Beginner’s Guide: The Top 3 Health Benefits of Meditation
You’ve heard a lot about the health benefits of meditation by now, right?
Every celebrity seems to be meditating these days. Hugh Jackman, Angelina Jolie, Clint Eastwood, Madonna, Jet li, Eva Mendes… the list goes on and on.
They all meditate daily, and quite a number of them attribute their success, health, energy and even their good looks to a regular practice that gives them all the benefits of meditation.
When you’re just starting out though, there’s a lot of information out there. It can all get a bit overwhelming.
Even later on for those of us who know what we’re looking at, there’s a lot to take in.
So let’s break down the top 3 health benefits of meditation.
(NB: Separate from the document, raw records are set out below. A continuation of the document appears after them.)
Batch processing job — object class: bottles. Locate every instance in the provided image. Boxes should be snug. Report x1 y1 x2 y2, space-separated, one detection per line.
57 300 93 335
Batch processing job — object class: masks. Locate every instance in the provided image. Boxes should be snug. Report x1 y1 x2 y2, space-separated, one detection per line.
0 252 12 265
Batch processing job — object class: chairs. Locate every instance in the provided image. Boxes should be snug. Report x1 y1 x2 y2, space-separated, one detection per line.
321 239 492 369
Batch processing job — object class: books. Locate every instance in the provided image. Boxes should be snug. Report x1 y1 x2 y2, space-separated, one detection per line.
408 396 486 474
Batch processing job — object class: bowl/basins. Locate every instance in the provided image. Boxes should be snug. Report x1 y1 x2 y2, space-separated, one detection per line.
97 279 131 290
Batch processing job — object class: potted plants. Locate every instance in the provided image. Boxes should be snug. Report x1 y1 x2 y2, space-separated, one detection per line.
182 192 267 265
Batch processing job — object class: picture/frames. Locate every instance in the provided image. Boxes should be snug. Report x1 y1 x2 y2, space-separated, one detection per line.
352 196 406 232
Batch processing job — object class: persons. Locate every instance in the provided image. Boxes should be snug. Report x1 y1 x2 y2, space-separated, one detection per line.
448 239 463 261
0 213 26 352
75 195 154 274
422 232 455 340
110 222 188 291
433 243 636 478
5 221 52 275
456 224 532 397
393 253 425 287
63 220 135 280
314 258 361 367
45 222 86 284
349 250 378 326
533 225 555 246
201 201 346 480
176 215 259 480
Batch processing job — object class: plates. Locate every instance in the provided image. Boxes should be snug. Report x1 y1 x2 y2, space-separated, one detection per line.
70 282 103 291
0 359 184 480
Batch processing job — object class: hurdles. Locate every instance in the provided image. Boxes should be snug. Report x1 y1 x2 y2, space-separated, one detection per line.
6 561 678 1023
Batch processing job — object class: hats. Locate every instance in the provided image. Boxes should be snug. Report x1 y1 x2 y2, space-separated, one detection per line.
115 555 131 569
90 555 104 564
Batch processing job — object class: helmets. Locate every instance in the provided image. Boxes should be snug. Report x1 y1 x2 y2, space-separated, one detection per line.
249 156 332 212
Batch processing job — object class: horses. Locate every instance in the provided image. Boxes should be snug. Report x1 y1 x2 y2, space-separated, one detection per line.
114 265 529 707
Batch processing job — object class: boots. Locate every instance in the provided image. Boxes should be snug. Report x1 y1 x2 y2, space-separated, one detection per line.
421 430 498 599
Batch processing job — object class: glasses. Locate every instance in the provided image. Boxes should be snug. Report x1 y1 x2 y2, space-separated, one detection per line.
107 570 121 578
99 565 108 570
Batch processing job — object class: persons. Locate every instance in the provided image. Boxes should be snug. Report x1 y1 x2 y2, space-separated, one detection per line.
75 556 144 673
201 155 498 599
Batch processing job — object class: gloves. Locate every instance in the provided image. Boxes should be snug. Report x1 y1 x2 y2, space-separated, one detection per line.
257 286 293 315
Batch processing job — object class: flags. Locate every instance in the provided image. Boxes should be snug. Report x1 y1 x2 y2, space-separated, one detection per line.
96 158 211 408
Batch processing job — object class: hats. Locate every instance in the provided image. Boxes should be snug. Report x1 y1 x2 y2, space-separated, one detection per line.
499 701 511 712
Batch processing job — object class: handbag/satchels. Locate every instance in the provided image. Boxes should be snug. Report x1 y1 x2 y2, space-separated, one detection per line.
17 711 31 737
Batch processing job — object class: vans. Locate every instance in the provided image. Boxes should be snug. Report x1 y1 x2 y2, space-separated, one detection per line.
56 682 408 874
With sources, so you know we’re telling the absolute truth.
The Health Benefits of Meditation
Meditation Reduces Anxiety
Anxiety is your body’s natural response to stress.
We all get anxious at times – it’s that feeling of fear and apprehension about what’s to come; the worry, over-thinking things and getting stuck in mental loops.
But if your feelings of anxiety are extreme, for example if they last for longer than six months, or if they’re interfering with how you live your life… you may have an anxiety disorder.
A report in 2014 looked at 16 studies among 1,295 participants, examining the effects of the ‘transcendental meditation’ technique on people with anxiety.
First of all, the meditation technique absolutely did no harm. I mean, that’s important when you’re dealing with cases of chronic anxiety, veterans with post-traumatic stress disorder, and prison inmates in extremely stressful conditions.
Did it do any good though?
“Conclusion: Transcendental Meditation practice is more effective than treatment as usual and most alternative treatments, with greatest effects observed in individuals with high anxiety”. (Orme-Johnson & Barnes, 2014)
Meditation Decreases Depression
Depression is a mental health condition which can affect your thinking, energy, feelings and behaviour.
It’s really common (about 1 in 10 people are suffering from it at any one time, though in many it comes and goes seemingly at random through our lives), and can vary from mild to severe.
Depression can have a profound impact, affecting every aspect of our lives, our relationships, our work and of course, will also have a knock-on effect on the rest of our health.
A report in 2015 looked at 18 studies among 1,173 patients having acute major depressive episodes, and those with residual subacute clinical symptoms despite initial treatment. So, those in the midst of full scale depression, and those with on-going regular symptoms.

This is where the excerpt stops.